I am contemplating a new framework that tries to enhance the understanding of the learning process of human brains.

The basic functioning of the brain is based on Hawkins' memory prediction framework [see book "On Intelligence"]. However, I propose that the neural cells in the neocortex are connected as a scale-free network, rather than a static hierarchical structured outlined by Hawkins. Under this assumption, neural cells are not connected at birth through a "wiring diagram" found in our DNA. Rather, the connections are formed dynamically throughout our human lives, especially during infancy.

Information is stored in the brain as patterns of connections among neuron cells. Some neurons are more capable in attracting new links than others. With these two properties, growth and preferential attachment, I believe that neurons form a scale-free network, i.e. the distribution of links per node follow a power law [see book "Linked"]. Thus the neural network inherits all the fundamental properties of scale-free networks, such as robustness, and vulnerability. (Evidences of scale-free cortical network have been found recently by researchers.)

Remembering

Memory is stored as relations of sequential pattens. We remember by making associations of pattens that appear together spacially and temporally. When a child first see a triangular object, she is aware that this is an actual object because the pixels of the triangle (or rather pattens of neuron excitations) always move together in our retina each time our eyes samples the world. These pixels are associated with each other. At the same time, the triangle is also associated with the background, the present time, its color, the sound it makes, the lighting, the people around, and everything else that are happening around her at that moment. All these associations become connections between the neurons representing these excitation patterns.

The association mechanism is based on Hebbian learning, which can be simplistically summarized as cells that fire together, wire together.

Learning

Going back to the triangle analogy. The child is aware of the triangular object, yet she has no idea what object it is, until someone tells her that this particular triangular-shaped object is called a triangle. That is when the neurons representing the triangle are associated with name "triangle", which is by itself a set of neurons representing the actually symbol of the word. These neurons are also connected to other neurons that represent the sounding of the word "triangle", and any concrete facts associated with it. Learning happens when any new association is made.

Hawkins argues that during learning, some cells "learn" to fire when lower-level memories learn a sequence of patterns. These cells are passed to higher-level as abstract "names" of the detailed pattens. However he did not layout how these cells are selected in the first place. I think the naming is a natural result of association rather than explicit cell selection.

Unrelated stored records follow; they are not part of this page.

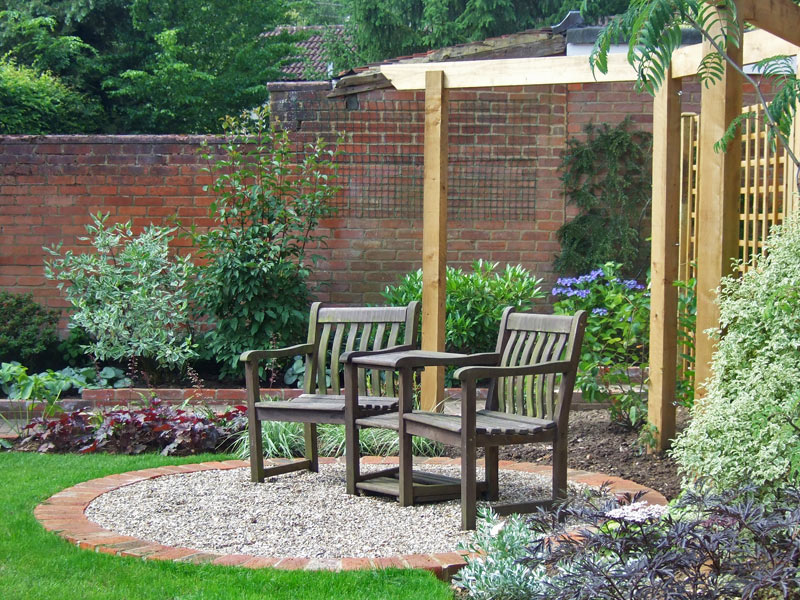 Traditional garden with small gravel seating area framed by an arbour rail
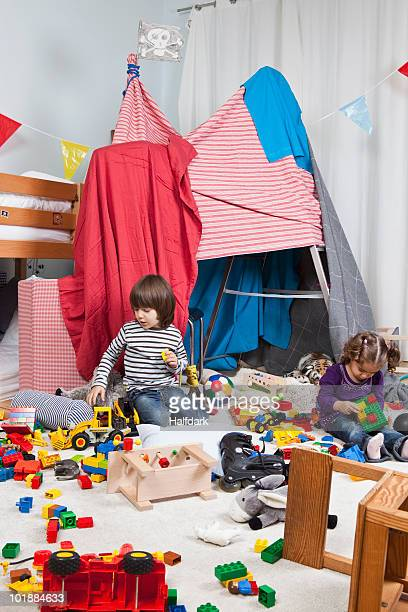 A young boy and girl playing in a bedroom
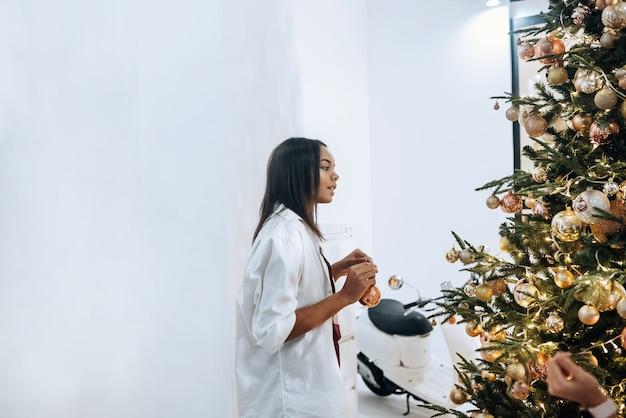 Jolie jolie femme décore le sapin de noël avec des boules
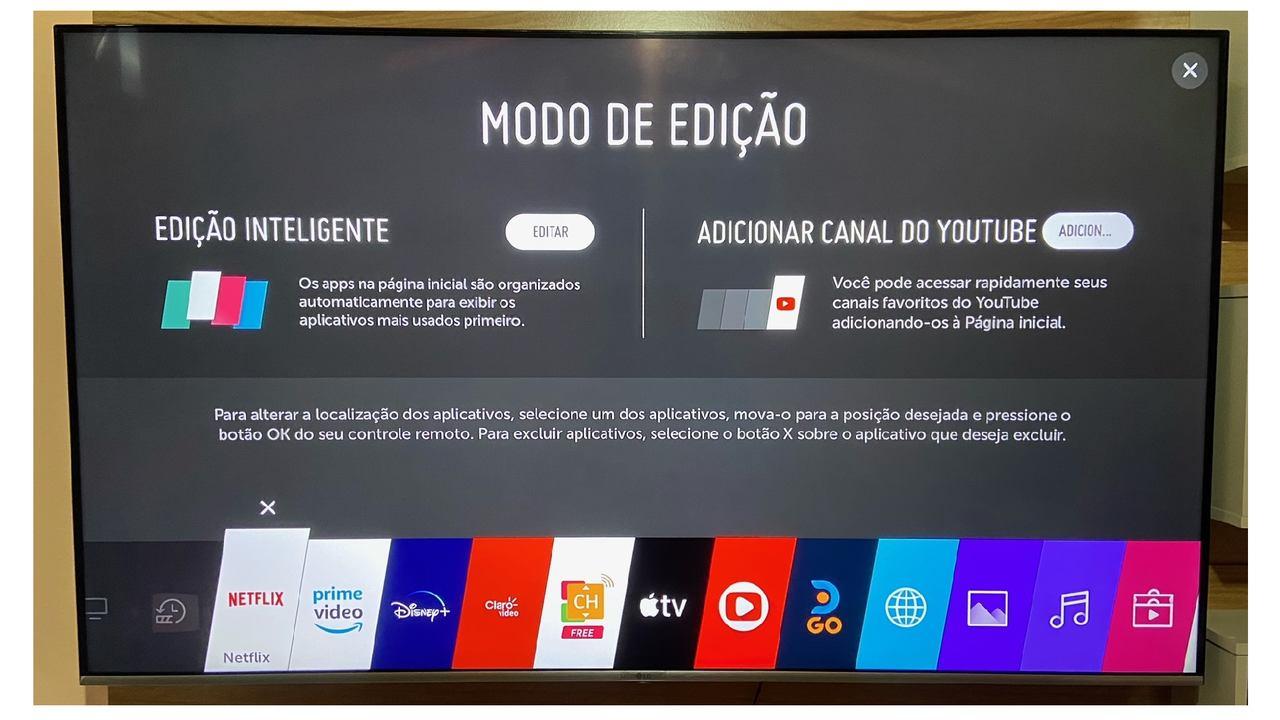 Tela da Smart TV com o modo de edição aberto e aplicativo da Netflix selecionado para excluir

This explains why some cells are able to attract more links than others. The cells that represent abstract shapes, forms and concepts have a much larger probability to be associated with other cells. Whenever something happens, whether an image appears, a melody of music rings, or a train of thought proceeds, the general conceptual cells will fire if these concrete events fall into their category. Whenever this firing occurs, these conceptual cells make new associations.

Classifying

According to many studies, the brain learns to clasify information into categories. As information is passed from lower to higher levers of the memory hierarchy, more and more details are filtered out, forming abstraction. I think that this classification is a natural result of the threshold logic built into each and every neuronal connection. Each synapse collects electronic signal from all connections along its extension. Whenever the collective strength of the electronic signal become larger than its built-in threshold, it fires. When it fires, it propagates the its own firing power to all connections along its synapses.

Connectionists

This is in some sense similar to the "connectionists" theory of brain learning. However there is a fundamental difference. Rather than dividing the brain into functional modules, or sub-networks, each responsible for one particular domain, such as name networks and image networks, I believe all neurons are able to connect to any other neuron within their physical reach. I believe that neurons make connections, or associations, dynamically according to the information provided by all sensory input.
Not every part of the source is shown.